Two clicks sounded over the circuit as the Rover quickly keyed a handset, the acknowledgement signal during a casualty.
“What is going on, Engineer?” the Master asked.
“I don’t know yet sir, we’ve shut everything down. The first indication was a loss of firemain pressure, but the shaft is stopped too, I mean stopped, no movement.”
The Engineer stood in front of the control consoles, breathing heavily as they both looked for a clue as to the cause of this cascade of causalities. The silence was oppressive. The ship was cold, dark and quiet, the worst possible set of conditions for an engineer.
“I’m heading to the bridge to make my reports,” the Master said. “Get me answers.”
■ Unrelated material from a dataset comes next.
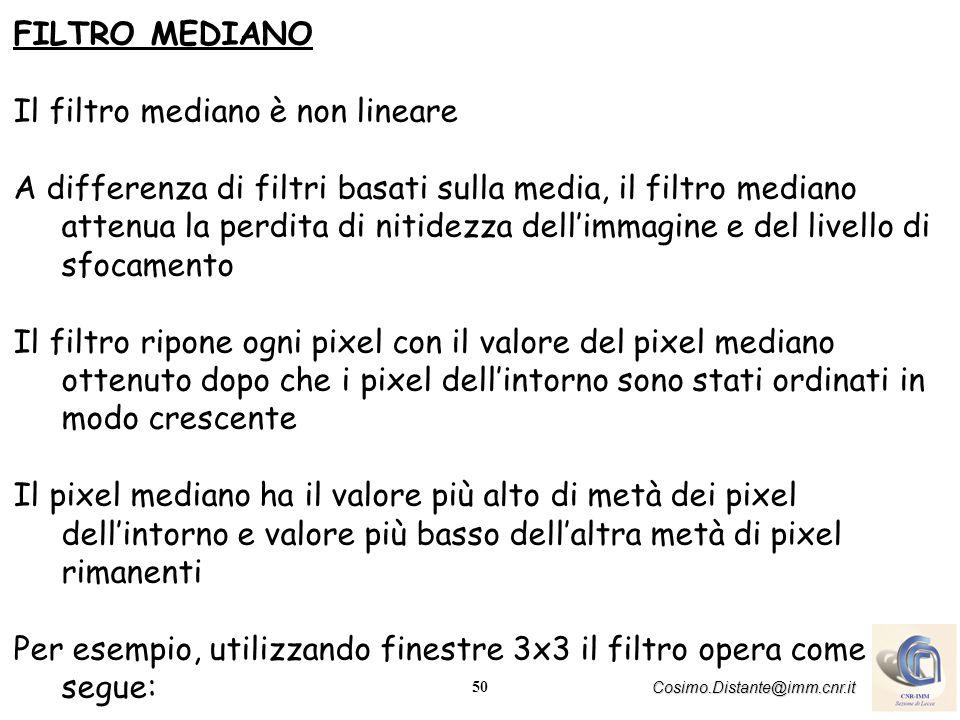 50 Cosimo.Distante@imm.cnr.it FILTRO MEDIANO Il filtro mediano è non lineare A differenza di filtri basati sulla media, il filtro mediano attenua la p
“Aye aye sir,” said Engineer.
The Rover slipped past the Master and dogged down the door in the ECS behind him.
“I shut everything down, well everything that had not already tripped offline on its own,” the Rover said. “What is going on?”
“Nothing good,” said the Engineer, as he picked up the handset again and finally called the Bridge.
“Status report!” the OOD yelled.
“Total system shutdown, total loss of main propulsion and auxiliaries,” the Engineer said, forcing himself to report calmly.
“I know that!” shouted the OOD. “Get me power!”
“The Master is on his way to the Bridge,” the Engineer said. “We’re working on it.”
He and Rover stared at each other for a moment in the silence.
“I’m going to inspect the plant, and see if I can figure anything out. Stay here and I’ll report in to you. Break out a log and write down everything I say.”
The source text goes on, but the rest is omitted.